欧州の歴史は戦争の歴史。戦争大国の思惑に小国が翻弄されてきた。優秀だと自認する民が優秀ではないとみなす民から搾取することを正統化する意図を持ちそれを成功させないと秩序が根付かない混乱した文化。だから、絶対的「真理」に縋るしかなくなる。「真理」には姿形はない。だから、それを言葉にした途端「真理」ではなくなる。その説明を聞いたヒトが言葉にしたヒトと同じ「真理」を思い描く保証はない。
たった一つの行動原理、principle、はある。しかし、それは、「自由は獲得する文化」を導き出さない。欧州が「生まれながらに自由な文化」に回帰できるか否かは我々日本人の活動次第である。

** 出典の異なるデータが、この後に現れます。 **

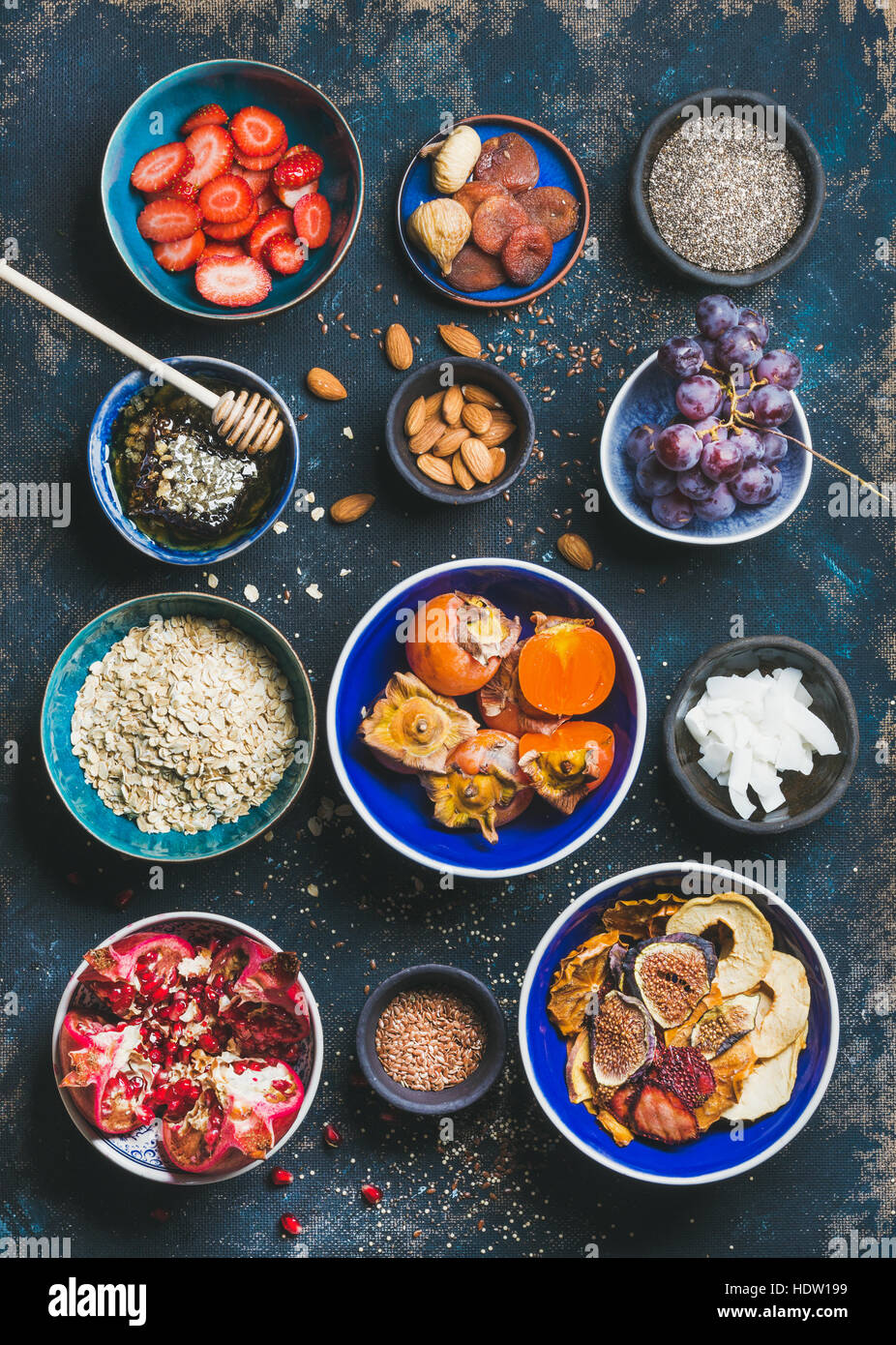 Fresh and dried fruit, chia seeds, oatmeal, nuts, honey - Stock Image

イエズス会が設立され体制が作られた16世紀から17世紀の前後の欧州の歴史を振り返る。
11世紀から13世紀 十字軍の遠征
13世紀 モンゴル帝国の興隆
14世紀 イタリアのルネサンスとペストの流行、オスマン帝国
15世紀 東ローマ帝国滅亡、大航海時代
16世紀から17世紀 イエズス会の設立と社会的認知の確立、イングランド革命
18世紀 農業革命、産業革命、奴隷貿易、アジアの大帝国の腐敗、フランス革命、アメリカ独立戦争
19世紀 自由主義とナショナリズム 覇権主義と植民地主義 パクスブリタニカ
理論量子認知科学では最小物質を「意識物質」と呼んでいる。たった一つの行動原理、principle、が自己認知欲求を満たす目的で宇宙を導き出した、から始まる物語を我々人類は歩んでいる。principleの欲求を満たすのは我々人類である。その手段は構成論的に工学的な手段を使い、日常生活でprincipleを自由に扱える人類になること。「私と同じように考えられる量子人工知能」を開発し社会実装することは、私がprincipleを構成論的に工学的に扱えることを証明する手段である。

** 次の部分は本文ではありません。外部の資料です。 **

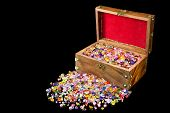 picture of treasure chest  - Treasure chest overflowing with colorful precious gems on black background - JPG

連続体が無限小からできているとする無限小論者の主張は全体を一塊として捉える。その一塊が小さな塊からできている。物語には起点と終点がある、はじまりには原点と到達点がある。物語には中心がある。中心は変わらないけれど、物語を構成する全体が変遷する。その変遷にも塊がある。

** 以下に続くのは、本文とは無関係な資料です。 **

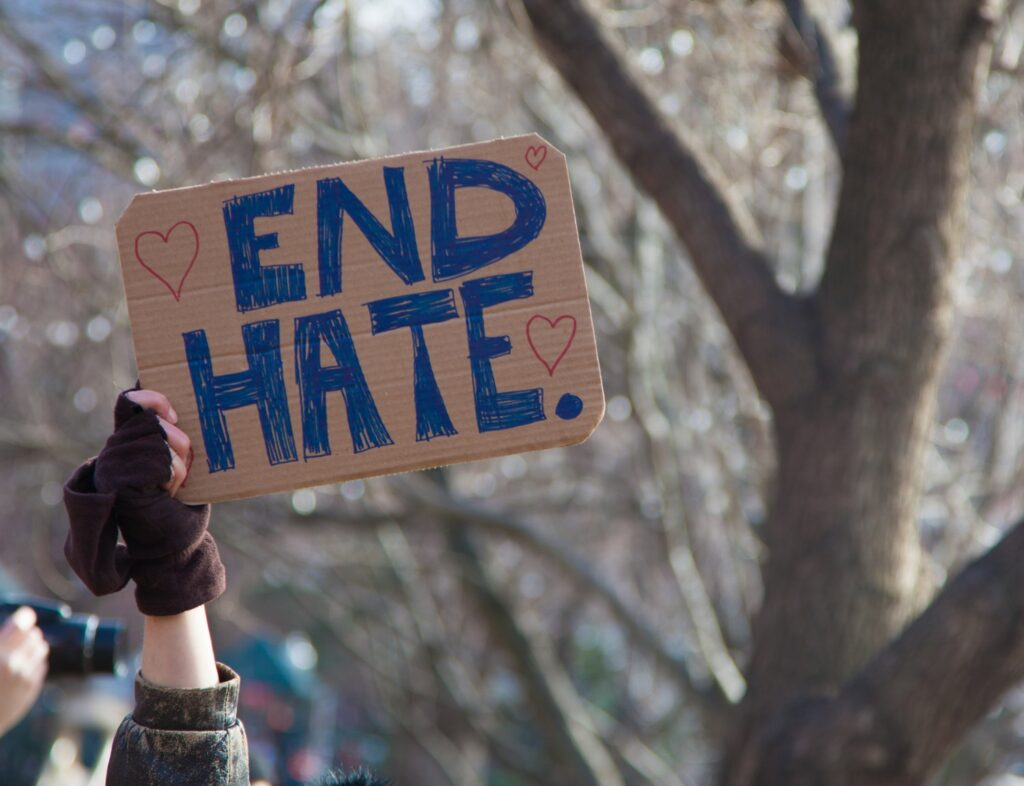 A gloved hand with a sign on brown cardboard that reads End Hate in blue handwritten letters.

全体には切れ目はないが、その中に独立した構成要素があるとする私の認知は、無限小論者の主張を裏付けている。
無限小と意識物質は結びついたか?
(無限小, 不可分者)は、幾何学の概念。P.91 図3.1 アリストテレスの車輪のパラドクス に、実際は無数の無限小の点が点線であるはずの直線が示されている。意識物質はそれ以上小さい物質はない。その意味では意識物質=無限小。そして、幾何学における無限小は点であり面積を持たない。意識物質は空間を形成しているがそれそのものは体積はない。
量子の視点で私を見ると、私の身体はスカスカ。しかし、私の視点で私の身体を見ると隙間は全くない。ある視点で隙間なく繋がっているように見えても、異なる視点からは隙間だらけに見える観察対象があることを示す。私はこの主張を支持する。
認知幾何では2つの円錐で認知モデルを描写する。点(粒子)は場の乱れとして導き出され、波動を持つ。複数の波動が混合して新たな場ができ、その場に乱れが生じると新たな点が導き出される。円錐の頂点は場の乱れとしてそこに導き出され、円錐の底面は2つの点の波動が混合して形成する。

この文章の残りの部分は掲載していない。